The problem:
Put the lines of the data into a Markdown table with the columns Row and Line, starting with the line that contains "Is (x=642, y=152)" and going on through the end of the data. Give each row a number and leave out blank lines.

** begin **

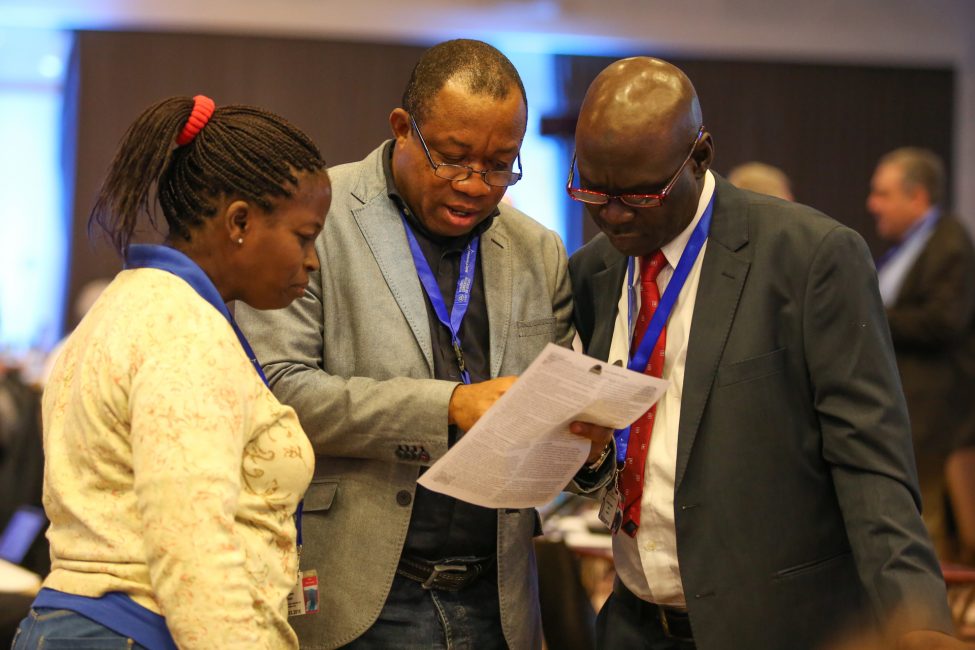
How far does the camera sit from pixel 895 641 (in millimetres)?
1729

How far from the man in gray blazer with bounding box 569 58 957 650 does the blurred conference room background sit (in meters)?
6.23

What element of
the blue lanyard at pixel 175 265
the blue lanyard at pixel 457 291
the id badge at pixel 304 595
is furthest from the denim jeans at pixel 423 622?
the blue lanyard at pixel 175 265

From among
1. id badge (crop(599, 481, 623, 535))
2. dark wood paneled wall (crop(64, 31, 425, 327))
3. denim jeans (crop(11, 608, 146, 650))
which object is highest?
dark wood paneled wall (crop(64, 31, 425, 327))

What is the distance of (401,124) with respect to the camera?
2186mm

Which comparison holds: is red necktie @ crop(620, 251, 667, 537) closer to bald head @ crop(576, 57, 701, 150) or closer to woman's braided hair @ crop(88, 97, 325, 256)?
bald head @ crop(576, 57, 701, 150)

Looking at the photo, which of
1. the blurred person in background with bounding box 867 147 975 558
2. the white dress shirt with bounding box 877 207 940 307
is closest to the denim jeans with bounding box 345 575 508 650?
the blurred person in background with bounding box 867 147 975 558

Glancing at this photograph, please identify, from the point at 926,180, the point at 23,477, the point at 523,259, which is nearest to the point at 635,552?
the point at 523,259

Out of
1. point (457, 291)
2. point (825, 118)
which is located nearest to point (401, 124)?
point (457, 291)

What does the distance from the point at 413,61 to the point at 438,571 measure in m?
6.80

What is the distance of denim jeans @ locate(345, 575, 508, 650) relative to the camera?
6.73 ft

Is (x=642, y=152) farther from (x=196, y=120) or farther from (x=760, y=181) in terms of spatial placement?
(x=760, y=181)

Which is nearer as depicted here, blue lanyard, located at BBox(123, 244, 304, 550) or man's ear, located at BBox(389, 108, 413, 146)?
blue lanyard, located at BBox(123, 244, 304, 550)

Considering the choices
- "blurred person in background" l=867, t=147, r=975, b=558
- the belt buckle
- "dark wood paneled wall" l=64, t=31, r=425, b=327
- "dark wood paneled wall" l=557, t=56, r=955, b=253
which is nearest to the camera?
the belt buckle

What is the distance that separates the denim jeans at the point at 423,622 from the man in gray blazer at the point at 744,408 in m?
0.32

** end **

Written response:
| Row | Line |
|---|---|
| 1 | Is (x=642, y=152) farther from (x=196, y=120) or farther from (x=760, y=181) in terms of spatial placement? |
| 2 | (x=760, y=181) |
| 3 | Which is nearer as depicted here, blue lanyard, located at BBox(123, 244, 304, 550) or man's ear, located at BBox(389, 108, 413, 146)? |
| 4 | blue lanyard, located at BBox(123, 244, 304, 550) |
| 5 | Considering the choices |
| 6 | - "blurred person in background" l=867, t=147, r=975, b=558 |
| 7 | - the belt buckle |
| 8 | - "dark wood paneled wall" l=64, t=31, r=425, b=327 |
| 9 | - "dark wood paneled wall" l=557, t=56, r=955, b=253 |
| 10 | which is nearest to the camera? |
| 11 | the belt buckle |
| 12 | What is the distance that separates the denim jeans at the point at 423,622 from the man in gray blazer at the point at 744,408 in m? |
| 13 | 0.32 |